A la fin de l’office, tout le monde allait dire "Geut Schawess" au rabbin qui, dans un geste affectueux, donnait une bénédiction aux enfants. A la maison, les parents ne manquaient pas, après avoir chanté "scholom aléikhem", de "Benschen" à leur tour leurs enfants, de les bénir en récitant la formule biblique utilisée par Jacob pour bénir ses petits-enfants (Genèse 48:20 ; Nombres 6:24).

Après quoi, on allait se laver les mains (avant le repas) et l’on se gardait bien de s’interrompre en parlant entre le lavage rituel des mains et la consommation d’un petit morceau du pain du kidoush (le texte liturgique de sanctification du Shabath) : toute la famille attendait silencieusement la récitation du kidoush - le silence était bien souvent interrompu par des "hein ?" sonores qui demandaient au vis-à-vis d’aller chercher le vin (ou le sel ou le couteau : il manque toujours quelque chose !) : on pensait qu’en s’exprimant par des sons inarticulés, on ne transgressait pas l’interdiction de s’interrompre comme, par exemple, par la parole. Quand tout le monde avait pris place autour de la table, le maître de la maison récitait le kidoush, en tenant dans sa main la "coupe du kidoush" remplie de "Brokho Wein", "vin béni" (E.W., p. 11), vin destiné à être accompagné par la récitation d’une bénédiction particulière, ou de "Keddisch Wein", vin qui doit servir au moment du kidoush. (E.W., p. 53).

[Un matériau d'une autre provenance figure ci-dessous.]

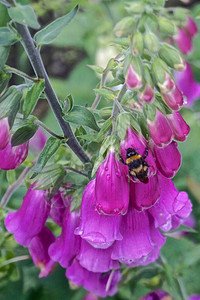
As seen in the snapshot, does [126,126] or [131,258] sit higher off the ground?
[126,126]

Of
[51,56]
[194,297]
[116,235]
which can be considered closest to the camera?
[116,235]

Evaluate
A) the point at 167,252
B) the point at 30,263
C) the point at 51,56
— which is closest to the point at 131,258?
the point at 30,263

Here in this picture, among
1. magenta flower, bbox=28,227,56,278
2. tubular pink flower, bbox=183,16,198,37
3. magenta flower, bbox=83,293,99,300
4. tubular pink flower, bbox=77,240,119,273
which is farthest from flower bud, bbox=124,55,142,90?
tubular pink flower, bbox=183,16,198,37

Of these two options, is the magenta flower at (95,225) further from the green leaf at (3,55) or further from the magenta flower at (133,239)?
the green leaf at (3,55)

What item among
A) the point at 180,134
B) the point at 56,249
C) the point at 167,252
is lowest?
the point at 167,252

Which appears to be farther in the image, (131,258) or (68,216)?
(68,216)

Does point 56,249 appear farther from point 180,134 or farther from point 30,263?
point 30,263

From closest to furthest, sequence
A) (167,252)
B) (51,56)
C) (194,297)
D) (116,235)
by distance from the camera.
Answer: (116,235)
(194,297)
(167,252)
(51,56)

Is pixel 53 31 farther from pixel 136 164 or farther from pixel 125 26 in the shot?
pixel 136 164
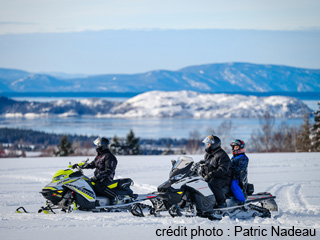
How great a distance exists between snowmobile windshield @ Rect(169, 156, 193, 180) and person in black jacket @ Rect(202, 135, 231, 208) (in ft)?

kossDe quelqu’un qu’on estime riche, on dira "ER HOTT SEIN KIDDUSCH WEIN IM KELLER" : "Il a son vin de kidoush dans sa cave". (ib.)
(La seule existence de cette expression - "Keddisch Wein" - semble indiquer que des juifs d’Alsace (et d’ailleurs) consommaient du vin "ordinaire" tout au long de la semaine et conservaient, pour les circonstances rituelles, du vin spécial que l’on pourrait qualifier de "casher".
L’auteur de ce texte imagine les réactions que peut susciter, aujourd’hui, la lecture de ces lignes. Cependant, avant de porter un jugement sur la piété des juifs d’Alsace, il conviendrait de se livrer à une étude sur les différents degrés de qualité rituelle du vin, et sur l’histoire de la commercialisation du "vin casher" avant l’institution de royalties versées à des institutions ou à des hommes qui garantissent, sur les étiquettes des bouteilles de vin, qu’il s’agit de vin "cashèr". Qu’il suffise, pour justifier cette remarque, de citer le Choul’hâne aroukh abrégé du Grand Rabbin Ernest Weill zatza"l, qui écrit (page 237) : "A défaut de vin ou de vin cachère, le vendredi soir, vous direz Quiddouche, sur deux miches de pain …".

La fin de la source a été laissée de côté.